[Caption-style text data]

-------

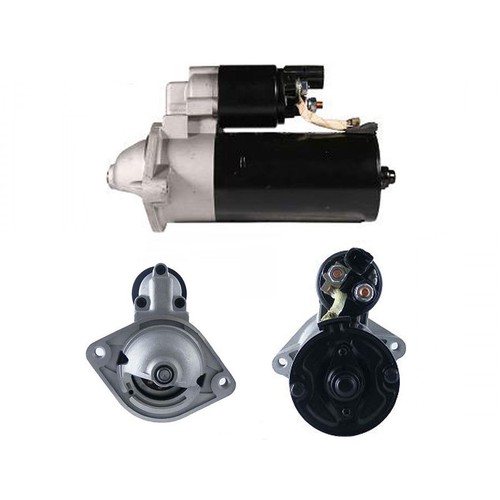 Fits toyota corolla d 4d - toyota, d-4d
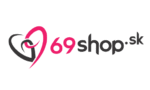 69shop logo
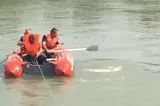 Bilanț dramatic după weekend: patru copii și un adult au murit înecați în râuri și lacuri. Avertismentul transmis de IGSU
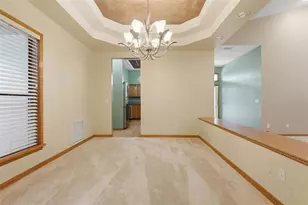 1405 Covered Bridge Rd, Deland, FL 32724 - Photo 5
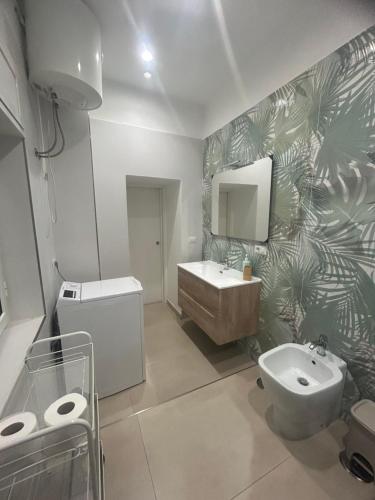 Foto Casa Vacanze Angela 3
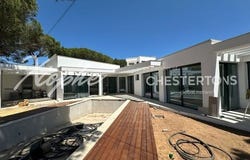 Vilamoura, Loulé, Faro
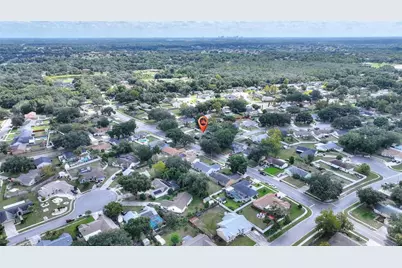 5055 Water Wheel Court, Ocoee, FL 34761 - Photo 21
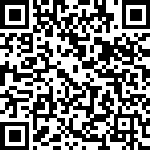 QR Producto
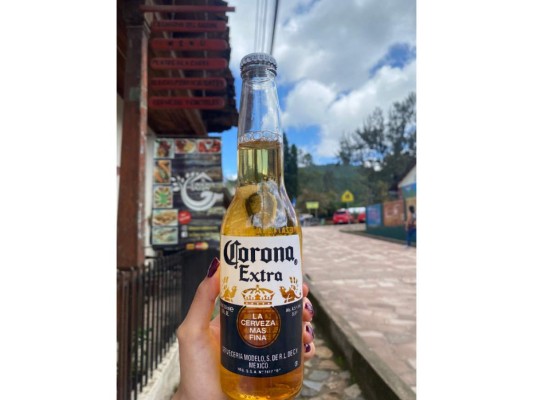 Corona Rediscover Paradise: 10 actividades que puedes hacer en Tatumbla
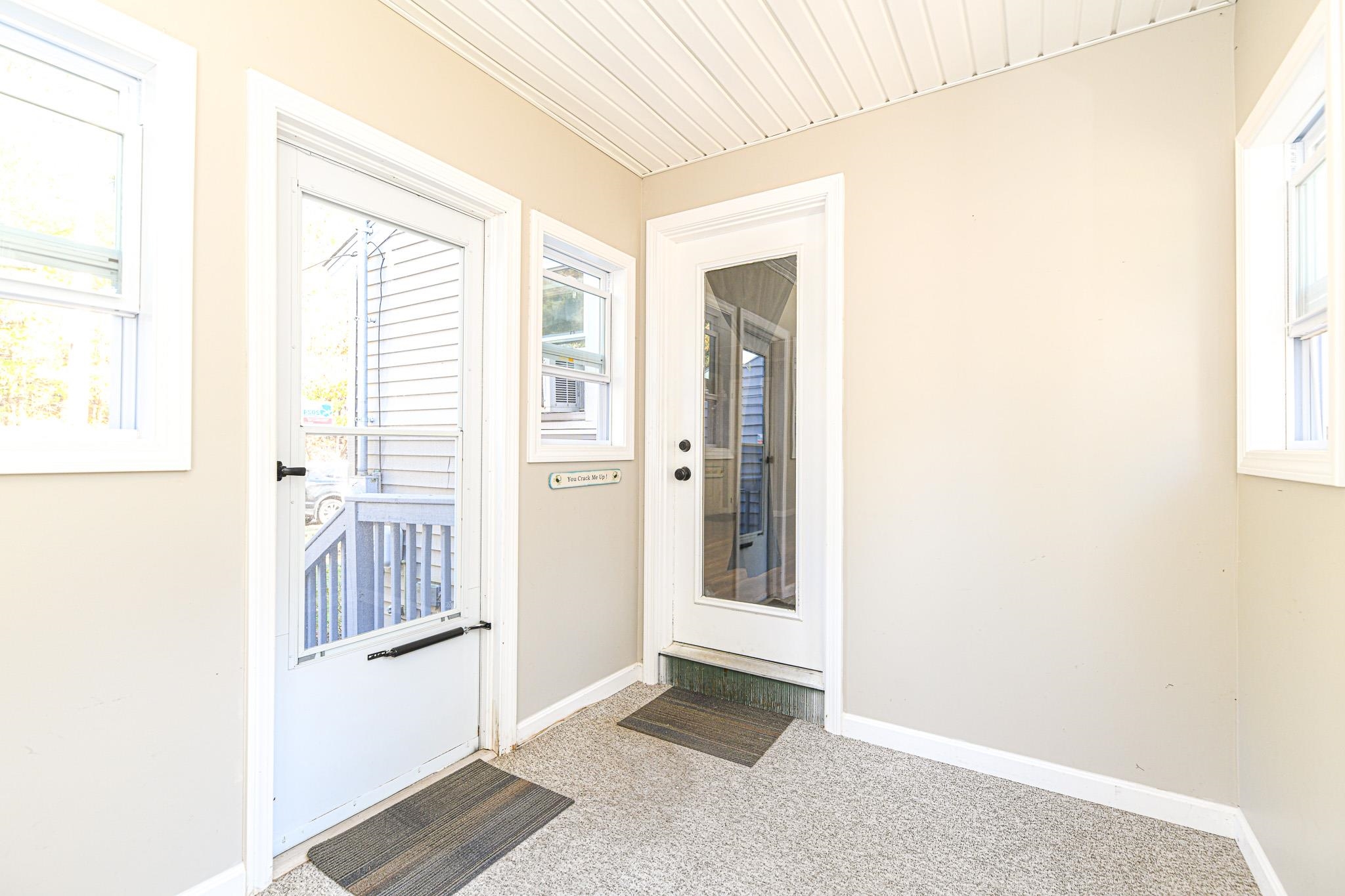 180 Airport Road Concord, NH 03301 - Photo 36 of 50
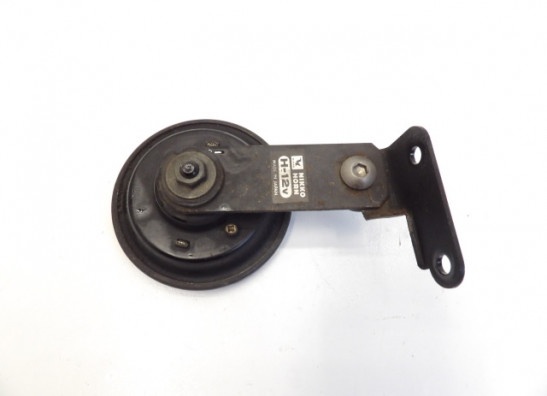 Claxon Triumph Sprint ST 955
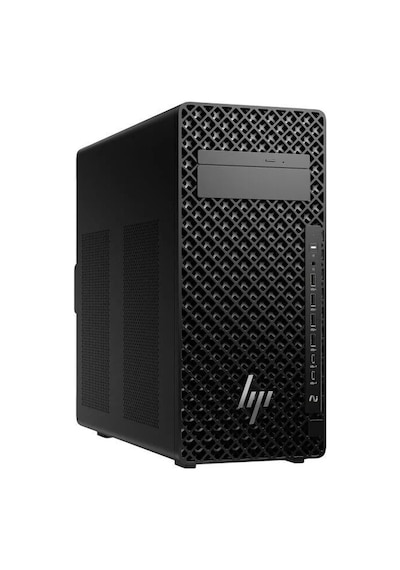 HP Z2 G1i A2KX7ES i7-265K 16 GB 1 TB SSD W11P Masaüstü Bilgisayar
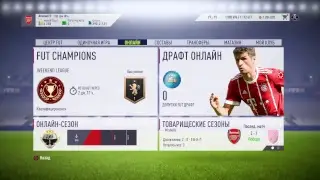 Henry 93 WL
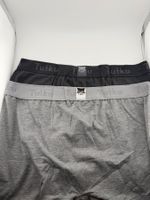 Herren Boxershorts, Grösse L, Neu & Originalverpackt 2 Stück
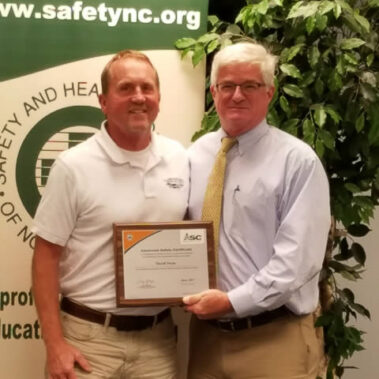 064-david-swan-asc-graduate-june-22-2017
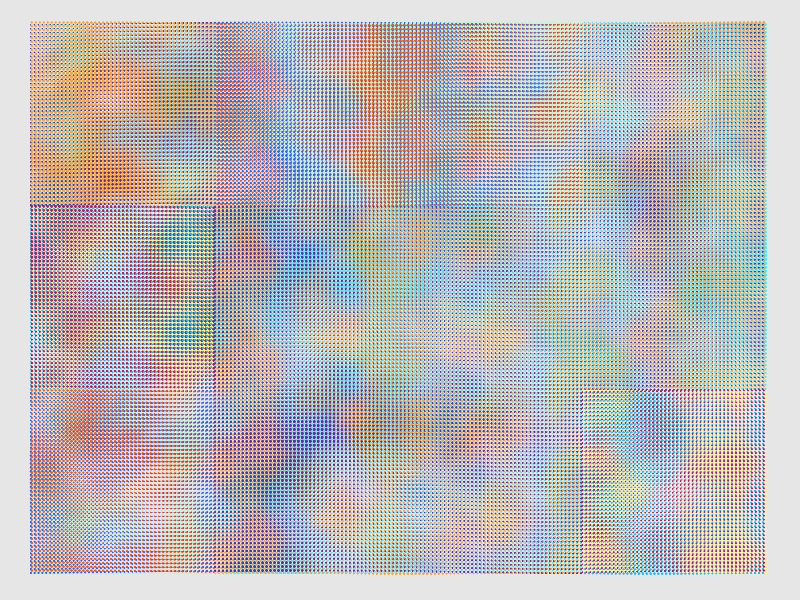 Color Function #5320
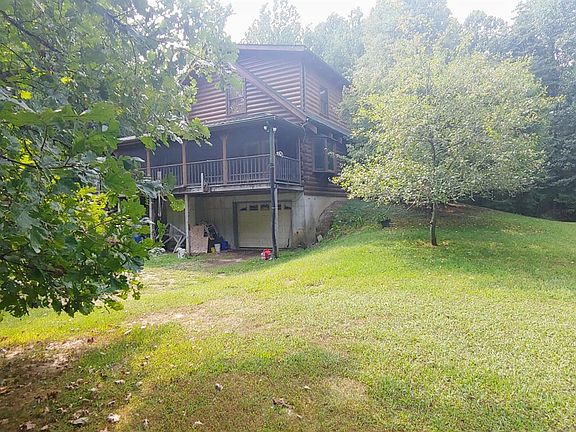 3rd image of 5605 N County Road 400 W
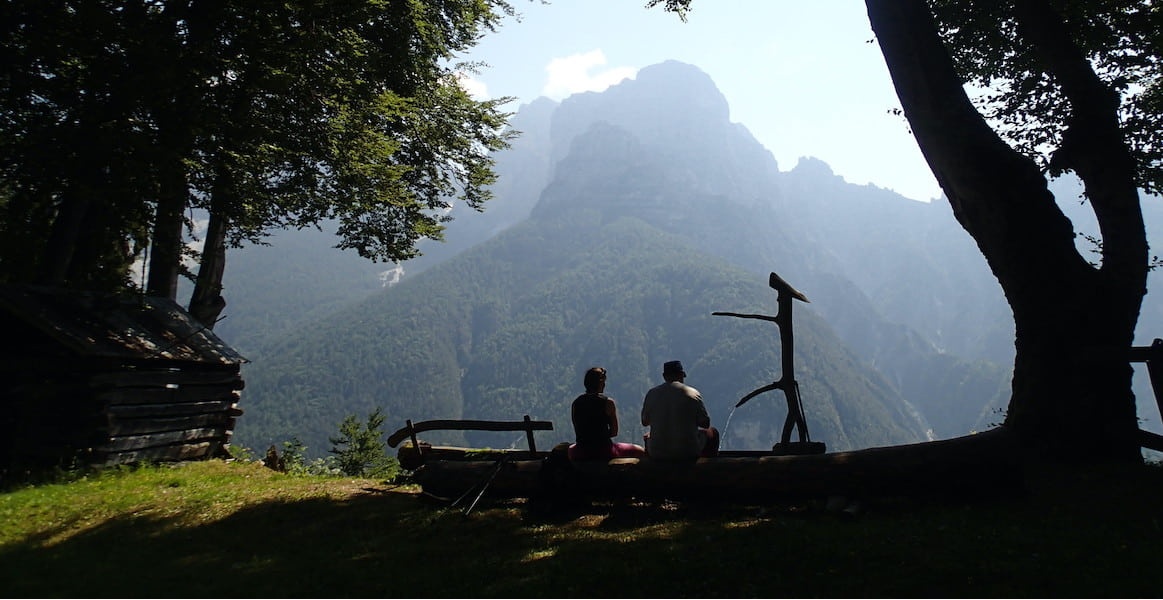 trekking-senderismo-andes-himalaya-patagonia-guia-montana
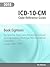 ICD-10-CM Code Reference Guide by Tim Dietrich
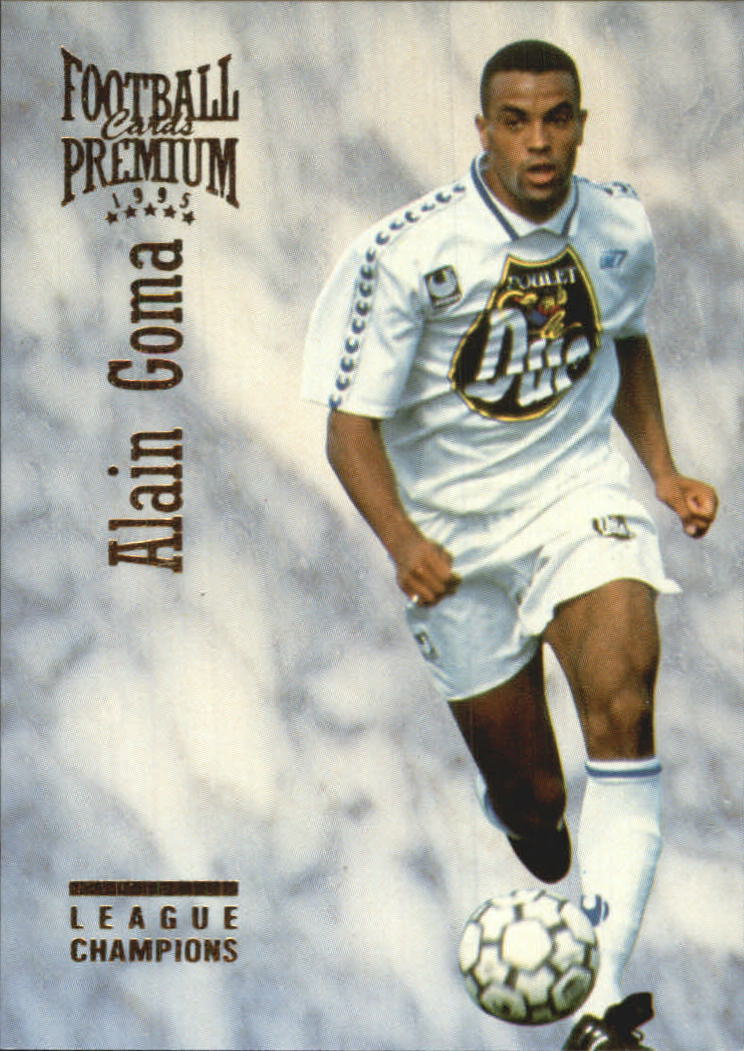 Beckett Online Sports & Non Sports Cards Collectibles and Price Guide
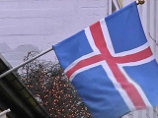 Послу США в Рейкьявике заявлен протест в связи с попытками получить информацию об активистах WikiLeaks Послу США в Рейкьявике заявлен протест в связи с попытками получить информацию об активистах WikiLeaks
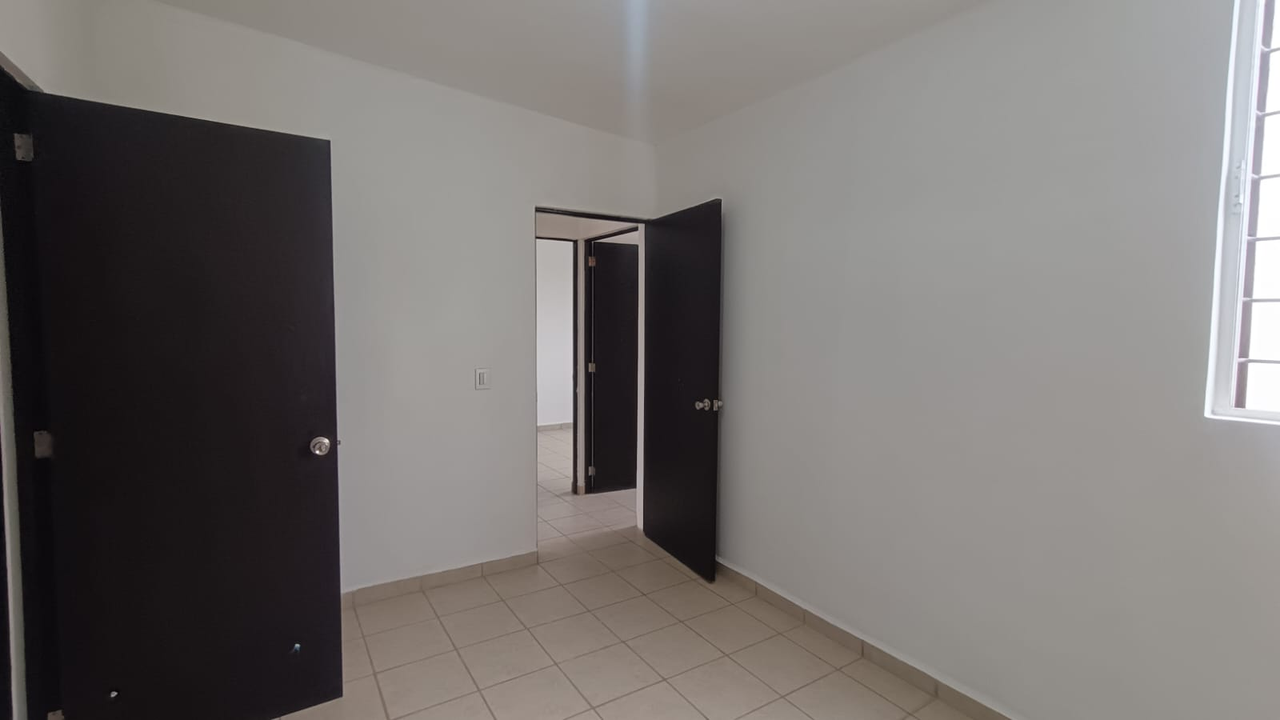 Fraccionamiento Residencial Venecia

-------

→ WHAT IS BEING ASKED: Give again the stretch of lines above from the one with "064-david-swan-asc-graduate-june-22-2017" through the one with "ICD-10-CM Code Reference", both ends kept, and copy no pictures.

→ SOLUTION TO THIS EXERCISE:
 064-david-swan-asc-graduate-june-22-2017
 Color Function #5320
 3rd image of 5605 N County Road 400 W
 trekking-senderismo-andes-himalaya-patagonia-guia-montana
 ICD-10-CM Code Reference Guide by Tim Dietrich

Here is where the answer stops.